▶ [Action item]:
Write out, from the entries below, exactly the lines that run between the lines holding "body_size: 1416" and "<meta name='description' content='Serbian", inclusive, and stop there.

#### Source data

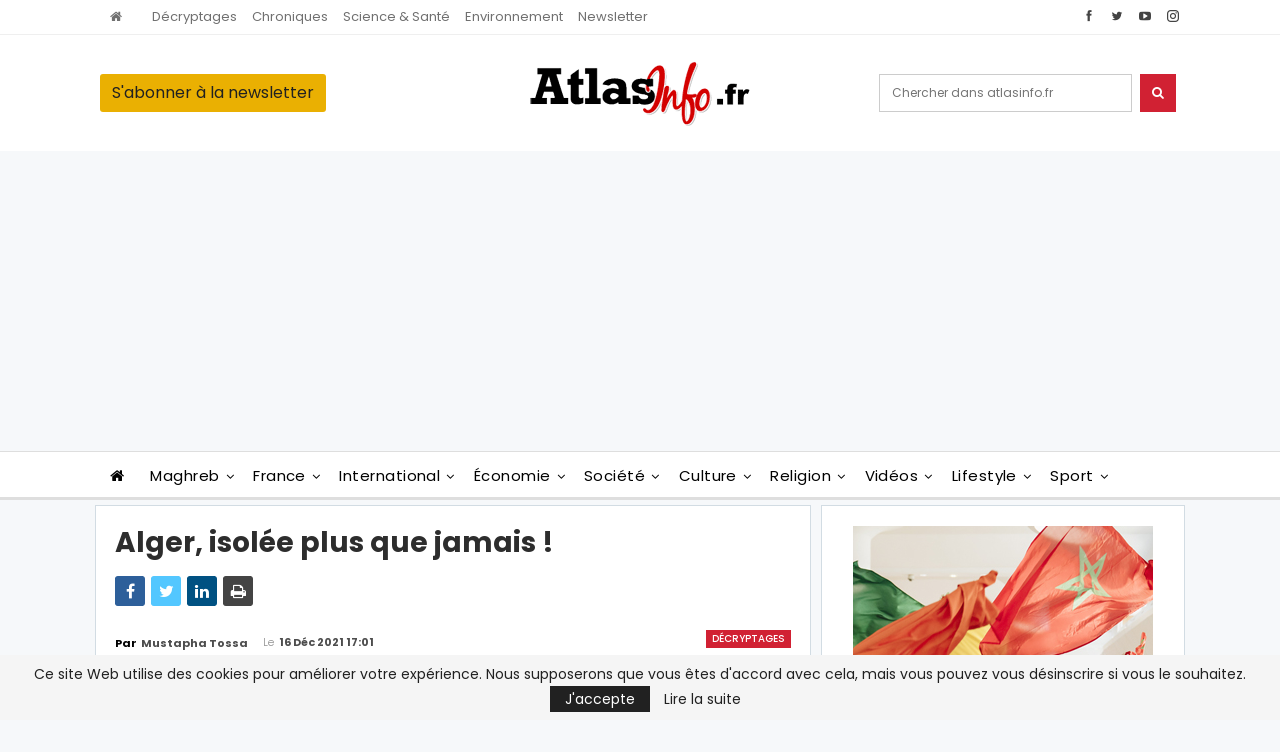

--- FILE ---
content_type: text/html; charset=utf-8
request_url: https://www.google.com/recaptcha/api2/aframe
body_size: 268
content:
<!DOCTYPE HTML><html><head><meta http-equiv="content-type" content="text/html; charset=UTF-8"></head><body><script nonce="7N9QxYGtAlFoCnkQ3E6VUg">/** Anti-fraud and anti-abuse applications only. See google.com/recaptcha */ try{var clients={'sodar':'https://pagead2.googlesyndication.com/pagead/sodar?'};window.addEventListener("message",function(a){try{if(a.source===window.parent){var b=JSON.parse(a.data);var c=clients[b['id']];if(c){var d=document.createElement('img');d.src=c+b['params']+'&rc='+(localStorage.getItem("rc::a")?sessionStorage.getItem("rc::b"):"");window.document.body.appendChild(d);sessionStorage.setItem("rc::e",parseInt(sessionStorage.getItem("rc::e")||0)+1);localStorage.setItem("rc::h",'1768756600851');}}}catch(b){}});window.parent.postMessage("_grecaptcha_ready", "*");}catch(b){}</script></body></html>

########
#### Source data

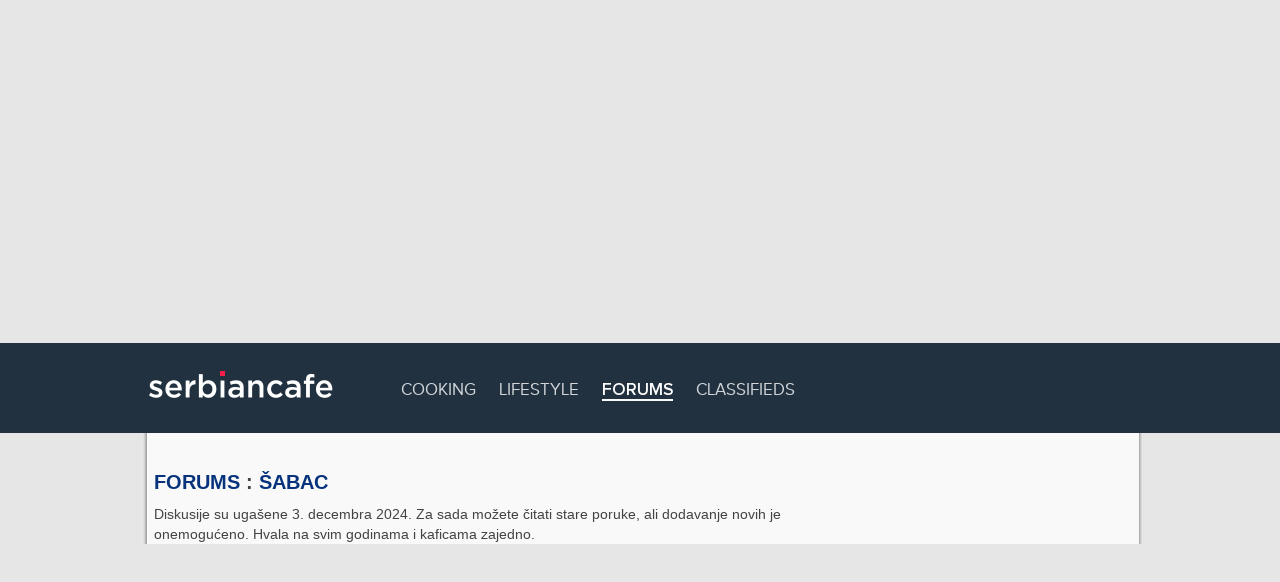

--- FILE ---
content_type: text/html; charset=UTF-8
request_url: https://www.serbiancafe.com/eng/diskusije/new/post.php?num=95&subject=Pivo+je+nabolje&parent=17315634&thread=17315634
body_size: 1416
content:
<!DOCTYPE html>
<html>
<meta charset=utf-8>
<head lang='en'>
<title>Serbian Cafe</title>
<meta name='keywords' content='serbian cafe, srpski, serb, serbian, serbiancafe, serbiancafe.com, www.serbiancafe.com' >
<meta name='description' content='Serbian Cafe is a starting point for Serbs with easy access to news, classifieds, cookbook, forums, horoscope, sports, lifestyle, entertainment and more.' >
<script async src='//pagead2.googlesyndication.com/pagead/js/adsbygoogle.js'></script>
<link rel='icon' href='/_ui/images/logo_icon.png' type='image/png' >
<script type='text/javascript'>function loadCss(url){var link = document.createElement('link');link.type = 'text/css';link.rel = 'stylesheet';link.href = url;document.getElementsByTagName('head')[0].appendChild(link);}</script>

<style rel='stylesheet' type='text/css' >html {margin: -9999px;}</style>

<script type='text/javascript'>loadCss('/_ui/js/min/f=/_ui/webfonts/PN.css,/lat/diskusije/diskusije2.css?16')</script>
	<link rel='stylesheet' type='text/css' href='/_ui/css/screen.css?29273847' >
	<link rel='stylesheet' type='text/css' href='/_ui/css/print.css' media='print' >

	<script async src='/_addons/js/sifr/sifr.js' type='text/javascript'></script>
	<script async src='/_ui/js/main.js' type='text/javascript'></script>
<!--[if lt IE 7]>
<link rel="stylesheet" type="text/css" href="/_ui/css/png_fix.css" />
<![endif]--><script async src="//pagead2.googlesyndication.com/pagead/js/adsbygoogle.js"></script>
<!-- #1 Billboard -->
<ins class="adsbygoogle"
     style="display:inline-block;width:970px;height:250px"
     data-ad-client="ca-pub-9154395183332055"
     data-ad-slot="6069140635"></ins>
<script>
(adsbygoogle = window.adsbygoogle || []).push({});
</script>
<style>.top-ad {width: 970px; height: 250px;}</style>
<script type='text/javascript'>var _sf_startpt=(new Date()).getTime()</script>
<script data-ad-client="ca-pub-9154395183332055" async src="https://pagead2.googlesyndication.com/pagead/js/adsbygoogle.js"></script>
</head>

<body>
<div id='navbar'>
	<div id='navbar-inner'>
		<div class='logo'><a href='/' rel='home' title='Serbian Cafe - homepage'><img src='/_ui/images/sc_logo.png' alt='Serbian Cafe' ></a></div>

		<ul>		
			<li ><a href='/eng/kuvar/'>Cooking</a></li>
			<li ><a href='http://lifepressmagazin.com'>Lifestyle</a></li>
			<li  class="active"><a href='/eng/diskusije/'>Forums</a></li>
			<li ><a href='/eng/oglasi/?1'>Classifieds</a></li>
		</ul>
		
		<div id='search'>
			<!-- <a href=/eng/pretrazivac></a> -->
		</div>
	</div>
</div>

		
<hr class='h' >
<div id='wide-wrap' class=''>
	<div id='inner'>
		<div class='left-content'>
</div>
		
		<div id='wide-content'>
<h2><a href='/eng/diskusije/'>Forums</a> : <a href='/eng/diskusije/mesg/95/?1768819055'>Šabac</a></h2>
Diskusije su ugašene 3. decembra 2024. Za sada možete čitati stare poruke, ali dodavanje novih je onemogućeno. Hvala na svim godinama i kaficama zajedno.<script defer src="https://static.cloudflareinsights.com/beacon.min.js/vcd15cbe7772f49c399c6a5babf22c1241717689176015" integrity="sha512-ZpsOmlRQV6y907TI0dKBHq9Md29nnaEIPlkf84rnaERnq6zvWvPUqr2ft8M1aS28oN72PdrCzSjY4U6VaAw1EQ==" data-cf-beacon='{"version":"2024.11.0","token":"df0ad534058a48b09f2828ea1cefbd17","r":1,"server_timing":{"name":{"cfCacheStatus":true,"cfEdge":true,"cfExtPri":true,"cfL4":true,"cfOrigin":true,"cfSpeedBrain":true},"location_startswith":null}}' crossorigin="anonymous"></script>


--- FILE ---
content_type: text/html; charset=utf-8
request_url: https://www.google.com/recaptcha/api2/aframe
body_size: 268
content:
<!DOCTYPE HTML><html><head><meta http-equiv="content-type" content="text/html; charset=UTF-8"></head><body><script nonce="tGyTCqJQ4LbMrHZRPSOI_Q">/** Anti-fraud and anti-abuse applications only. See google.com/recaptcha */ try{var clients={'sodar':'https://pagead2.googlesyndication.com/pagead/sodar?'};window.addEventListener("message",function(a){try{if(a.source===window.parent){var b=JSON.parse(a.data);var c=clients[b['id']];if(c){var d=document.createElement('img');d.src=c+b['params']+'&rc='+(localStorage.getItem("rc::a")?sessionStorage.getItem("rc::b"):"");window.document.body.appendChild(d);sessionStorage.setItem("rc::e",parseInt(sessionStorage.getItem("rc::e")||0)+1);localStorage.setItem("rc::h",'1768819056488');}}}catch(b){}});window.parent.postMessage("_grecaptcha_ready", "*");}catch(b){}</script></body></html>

########
#### Source data

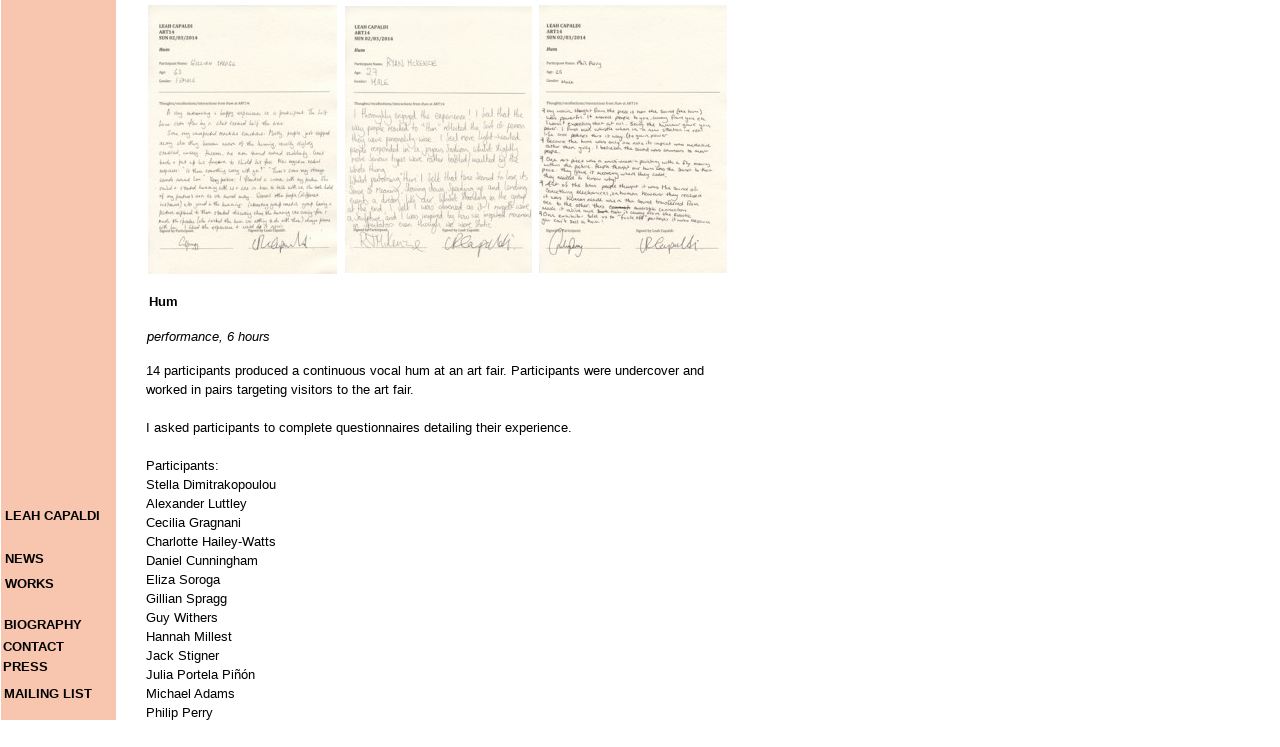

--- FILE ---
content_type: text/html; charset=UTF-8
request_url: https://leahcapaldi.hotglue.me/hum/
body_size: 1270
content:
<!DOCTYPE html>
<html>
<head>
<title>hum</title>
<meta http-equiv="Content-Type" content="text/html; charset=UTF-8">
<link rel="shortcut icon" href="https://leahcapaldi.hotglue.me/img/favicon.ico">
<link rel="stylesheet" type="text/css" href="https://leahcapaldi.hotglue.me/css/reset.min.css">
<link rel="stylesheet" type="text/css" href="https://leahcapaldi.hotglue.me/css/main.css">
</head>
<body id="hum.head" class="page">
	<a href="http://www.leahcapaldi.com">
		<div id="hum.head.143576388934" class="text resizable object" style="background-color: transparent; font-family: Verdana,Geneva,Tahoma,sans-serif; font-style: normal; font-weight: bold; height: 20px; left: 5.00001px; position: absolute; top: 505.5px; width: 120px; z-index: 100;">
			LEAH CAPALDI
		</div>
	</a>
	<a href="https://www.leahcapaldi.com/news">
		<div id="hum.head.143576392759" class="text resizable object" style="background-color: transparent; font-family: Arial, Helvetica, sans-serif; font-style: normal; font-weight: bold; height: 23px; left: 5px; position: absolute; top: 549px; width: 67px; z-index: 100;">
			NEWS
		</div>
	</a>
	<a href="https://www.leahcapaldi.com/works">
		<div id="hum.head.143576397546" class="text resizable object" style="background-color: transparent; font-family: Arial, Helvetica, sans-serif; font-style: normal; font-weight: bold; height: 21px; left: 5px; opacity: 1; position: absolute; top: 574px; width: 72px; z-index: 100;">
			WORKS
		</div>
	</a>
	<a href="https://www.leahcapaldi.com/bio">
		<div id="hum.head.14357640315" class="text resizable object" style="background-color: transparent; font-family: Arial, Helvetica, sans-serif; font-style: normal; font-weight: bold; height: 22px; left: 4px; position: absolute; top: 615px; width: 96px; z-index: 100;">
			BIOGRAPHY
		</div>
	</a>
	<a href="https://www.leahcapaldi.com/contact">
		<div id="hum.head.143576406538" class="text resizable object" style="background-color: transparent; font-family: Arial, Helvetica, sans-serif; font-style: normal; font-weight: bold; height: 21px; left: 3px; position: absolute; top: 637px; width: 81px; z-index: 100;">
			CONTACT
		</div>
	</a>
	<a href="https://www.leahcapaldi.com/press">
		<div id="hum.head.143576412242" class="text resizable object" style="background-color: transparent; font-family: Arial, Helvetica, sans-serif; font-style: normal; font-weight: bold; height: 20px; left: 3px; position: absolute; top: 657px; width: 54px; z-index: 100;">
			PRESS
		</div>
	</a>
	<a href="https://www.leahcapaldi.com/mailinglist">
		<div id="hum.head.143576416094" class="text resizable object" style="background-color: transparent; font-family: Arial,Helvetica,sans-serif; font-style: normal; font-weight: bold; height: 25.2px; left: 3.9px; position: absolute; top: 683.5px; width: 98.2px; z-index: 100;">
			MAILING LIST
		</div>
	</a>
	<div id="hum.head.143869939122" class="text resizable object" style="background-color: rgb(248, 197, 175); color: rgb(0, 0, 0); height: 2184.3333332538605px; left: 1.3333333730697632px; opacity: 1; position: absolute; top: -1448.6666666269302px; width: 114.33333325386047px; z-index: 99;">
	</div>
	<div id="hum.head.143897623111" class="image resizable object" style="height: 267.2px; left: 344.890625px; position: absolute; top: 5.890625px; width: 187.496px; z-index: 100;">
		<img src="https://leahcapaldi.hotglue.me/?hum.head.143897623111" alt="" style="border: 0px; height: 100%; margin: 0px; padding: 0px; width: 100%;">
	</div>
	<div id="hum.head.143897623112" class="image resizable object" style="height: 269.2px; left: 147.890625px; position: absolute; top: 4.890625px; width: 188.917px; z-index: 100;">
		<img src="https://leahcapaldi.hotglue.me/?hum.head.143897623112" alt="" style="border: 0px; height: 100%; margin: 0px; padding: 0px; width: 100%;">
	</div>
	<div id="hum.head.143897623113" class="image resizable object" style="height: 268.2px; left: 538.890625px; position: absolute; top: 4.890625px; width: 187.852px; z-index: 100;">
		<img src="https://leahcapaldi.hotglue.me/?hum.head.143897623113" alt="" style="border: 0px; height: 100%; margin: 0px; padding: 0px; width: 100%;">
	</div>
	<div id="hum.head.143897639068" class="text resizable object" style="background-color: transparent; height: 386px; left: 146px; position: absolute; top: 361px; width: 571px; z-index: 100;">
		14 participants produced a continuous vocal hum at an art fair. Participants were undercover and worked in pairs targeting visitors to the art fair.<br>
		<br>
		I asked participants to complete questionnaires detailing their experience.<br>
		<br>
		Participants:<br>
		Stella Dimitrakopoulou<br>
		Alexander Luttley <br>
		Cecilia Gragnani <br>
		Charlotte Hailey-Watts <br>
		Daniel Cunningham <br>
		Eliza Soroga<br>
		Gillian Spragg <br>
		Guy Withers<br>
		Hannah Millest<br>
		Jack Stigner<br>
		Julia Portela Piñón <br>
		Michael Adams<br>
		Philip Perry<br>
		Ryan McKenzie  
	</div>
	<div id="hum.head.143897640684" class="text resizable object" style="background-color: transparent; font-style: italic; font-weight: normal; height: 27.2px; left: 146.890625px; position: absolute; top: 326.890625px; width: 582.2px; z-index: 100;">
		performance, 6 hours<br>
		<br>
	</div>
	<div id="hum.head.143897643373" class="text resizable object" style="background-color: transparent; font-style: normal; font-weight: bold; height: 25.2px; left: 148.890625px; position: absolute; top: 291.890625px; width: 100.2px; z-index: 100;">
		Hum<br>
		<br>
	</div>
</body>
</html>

########

▶ [Response to the exercise]:
body_size: 1416
content:
<!DOCTYPE html>
<html>
<meta charset=utf-8>
<head lang='en'>
<title>Serbian Cafe</title>
<meta name='keywords' content='serbian cafe, srpski, serb, serbian, serbiancafe, serbiancafe.com, www.serbiancafe.com' >
<meta name='description' content='Serbian Cafe is a starting point for Serbs with easy access to news, classifieds, cookbook, forums, horoscope, sports, lifestyle, entertainment and more.' >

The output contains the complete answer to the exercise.